Search code examples
rubyregexword-boundary

Regexp union with word boundaries


I have a list of patterns and I want to match a string against those patterns but I need to match only entire words, so I was looking for a way to dynamically insert word boundaries into the Regexp.union method but I am missing something. Here is what I have tried

test_string = "lonewolf is lonely"
pattern_list = ["lonely", "wolf", "jungle"]
pattern_list.collect! { |pattern| pattern = "\b" + pattern + "\b"}
patterncollection = Regexp.union(pattern_list)
puts patterncollection
puts test_string.scan(patterncollection)

Results are empty and if I print the pattern collection I see that "\b" doesn't get escaped correctly.
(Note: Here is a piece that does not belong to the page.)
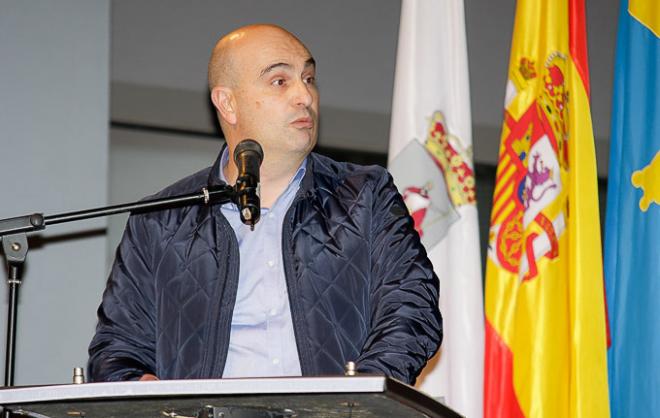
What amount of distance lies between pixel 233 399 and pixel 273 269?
35.2 inches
I cannot insert the "\b" directly in the array as that list gets dynamically retrieved. I have tried more than one option but still no luck. Different approaches to the problem are welcome.


Solution

  • The easiest solution would be to move word boundary matchers outside of the union:

    /\b(#{Regexp.union(pattern_list).source})\b/
    
    ▶ "lonewolf is lonely".scan /\b(#{Regexp.union(%w|lonely wolf jungle|).source})\b/
    #⇒ [
    #    [0] [
    #        [0] "lonely"
    #    ]
    #  ]
    

    Please also refer to the significant comment below. Basically, it suggests to “Use source unless you are absolutely positive you know what will happen. – the Tin Man”.

    I updated the answer accordingly.